### Exercise brief
Gather every line in the rows below that contains the word "from".

### Material supplied

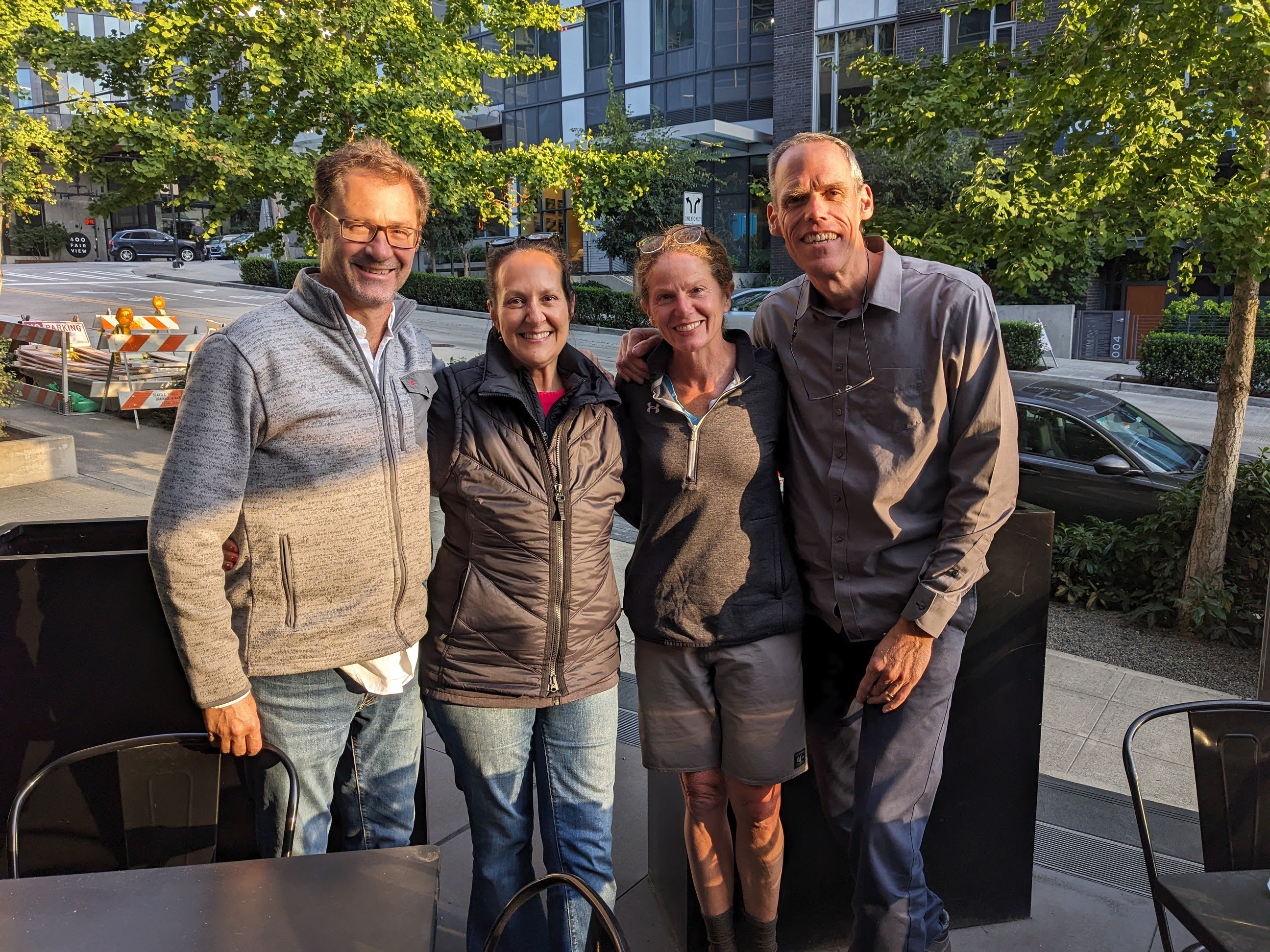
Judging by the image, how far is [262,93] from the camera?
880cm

---

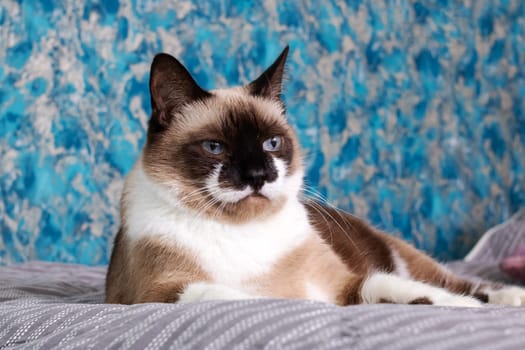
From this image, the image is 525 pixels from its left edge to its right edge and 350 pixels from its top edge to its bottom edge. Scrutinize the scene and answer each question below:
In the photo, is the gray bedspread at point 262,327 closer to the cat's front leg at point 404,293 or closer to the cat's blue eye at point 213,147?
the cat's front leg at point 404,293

--

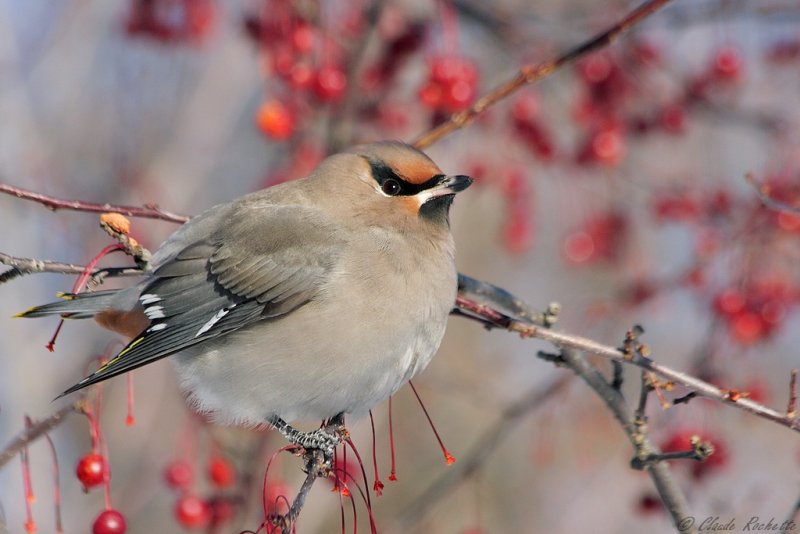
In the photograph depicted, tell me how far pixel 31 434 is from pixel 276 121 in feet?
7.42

### Response below
Judging by the image, how far is [262,93] from the camera?
From this image, the image is 525 pixels from its left edge to its right edge and 350 pixels from its top edge to its bottom edge. Scrutinize the scene and answer each question below:
In the photograph depicted, tell me how far pixel 31 434 is from pixel 276 121 in feet?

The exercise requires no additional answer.